During the initial interviews with students, they were asked to categorize their school climate. A positive climate was classified based on five factors that had been drawn from previous research. They included whether students had respect for one another, whether teachers and students had mutual respect, whether students thought that their teachers handled problems appropriately, and whether the school’s rules were clearly defined.
Students who said that, yes, the school climate could be classed as “positive” were on average 20% less likely to try marijuana. They were also 15% less likely to use cigarettes. What’s more, while a drug testing policy didn’t affect a change in use in boys, it actually appeared to make girls more likely to use those substances.
Daniel Romer, associate director of the university’s Annenberg Public Policy Center and a lead researcher on this study, categorizes these findings: ”Even though drug testing sounds good, based on the science, it’s not working.”
Now, the researchers recognize that this study hinges on self-reporting by students and so is limited. For instance, schools might not have had any particular code of conduct in place that created said positive environment and that could have come about organically. The study also relies on student perceptions, and other kids from the same school might have classed the environment as less than respectful. Nevertheless, the results are being treated as significant because they support wider research that has found prohibitions and restrictions do not always act as effective deterrents against substance abuse.
However, there was one surprising finding. While a positive climate did lower marijuana and cigarette use, it didn’t prevent alcohol use. About two thirds of students on their second interview said they had tried alcohol irrespective of the school climate or drug policies. Why could this be?
“Alcohol seems to be a problem all on its own,” Romer is quoted as saying. “Alcohol apparently is very normative in high school kids, to the extent that they’re in a peer group that’s likely to drink. They’re going to do it, they’re going to feel like it’s not a big deal.”
According to the Centers for Disease Control, alcohol is the most commonly used drug among young people in the United States and is responsible for more than 4,300 annual deaths among underage youth. Binge drinking is a particular problem, with 22% of teenagers reporting that they binge drink.

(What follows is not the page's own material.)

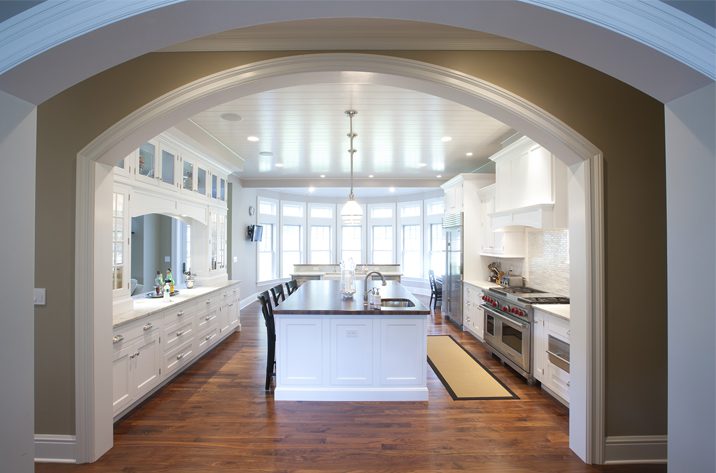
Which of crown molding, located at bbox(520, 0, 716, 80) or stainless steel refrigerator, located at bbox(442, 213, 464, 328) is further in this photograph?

This can cause a fall in grades, poor school attendance and a range of health problems including alcohol poisoning. One key way to prevent alcohol abuse, studies say, is to raise taxes on alcohol and, more importantly, to reduce the amount of alcohol advertising aimed at school children.
The researchers do not make recommendations for how to tackle the problem in schools, but they do believe that more needs to be done if we want to make sure kids aren’t falling victim to alcohol abuse. While a positive school climate may not be enough, this research certainly serves to suggest that creating a climate of mutual respect in schools could be a key to finding new ways to deal with this problem.